According to Wikipedia, Designing often necessitates considering the aesthetic, functional, economic, and socio-political dimensions of both the design object and design process. It may involve considerable research, thought, modeling, interactive adjustment, and re-design. Meanwhile, diverse kinds of objects may be designed, including clothing, graphical user interfaces, skyscrapers, corporate identities, business processes, and even methods or processes of designing. Thus "design" may be a substantive referring to a categorical abstraction of a created thing or things (the design of something), or a verb for the process of creation as is made clear by grammatical context. It is an act of creativity and innovation.

Approaches to design


A design approach is a general philosophy that may or may not include a guide for specific methods. Some are to guide the overall goal of the design. Other approaches are to guide the tendencies of the designer. A combination of approaches may be used if they don't conflict.
Some popular approaches include:

Sociotechnical system design, a philosophy and tools for participative designing of work arrangements and supporting processes - for organizational purpose, quality, safety, economics and customer requirements in core work processes, the quality of peoples experience at work and the needs of society

KISS principle, (Keep it Simple Stupid), which strives to eliminate unnecessary complications.
There is more than one way to do it (TIMTOWTDI), a philosophy to allow multiple methods of doing the same thing.

Dataset section

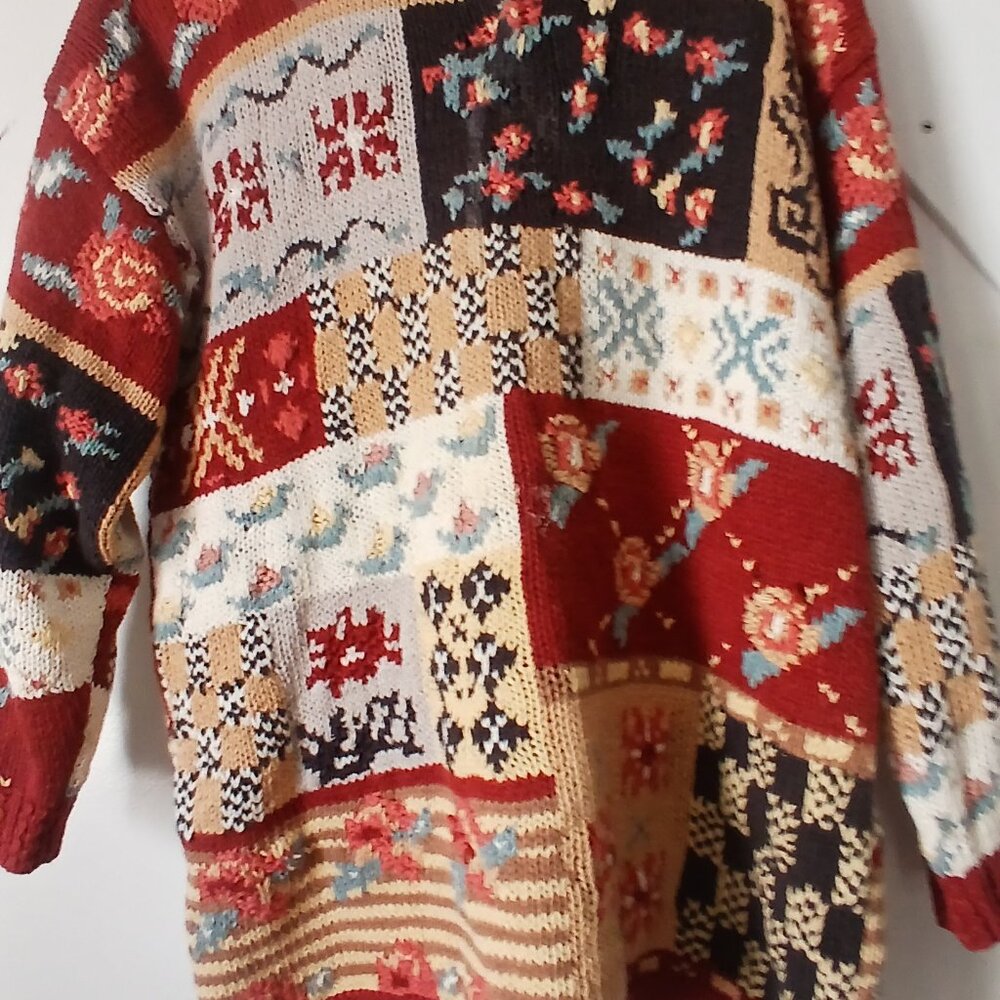 Heirloom Handknitted Sweater-M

Task instructions
(A) From the text on design, list every kind of object it names as something that may be designed.
(B) Write a continuation of the text on design approaches, beginning after its final sentence.

Answers for this exercise
(A) clothing, graphical user interfaces, skyscrapers, corporate identities, business processes, methods or processes of designing

(B)
Use-centered design, which focuses on the goals and tasks associated with the use of the artifact, rather than focusing on the end user.
User-centered design, which focuses on the needs, wants, and limitations of the end user of the designed artifact.
Critical design uses designed artifacts as an embodied critique or commentary on existing values, morals, and practices in a culture.
Service design designing or organizing the experience around a product and the service associated with a product's use.
Transgenerational design, the practice of making products and environments compatible with those physical and sensory impairments associated with human aging and which limit major activities of daily living.
Speculative design, the speculative design process doesn’t necessarily define a specific problem to solve, but establishes a provocative starting point from which a design process emerges. The result is an evolution of fluctuating iteration and reflection using designed objects to provoke questions and stimulate discussion in academic and research settings.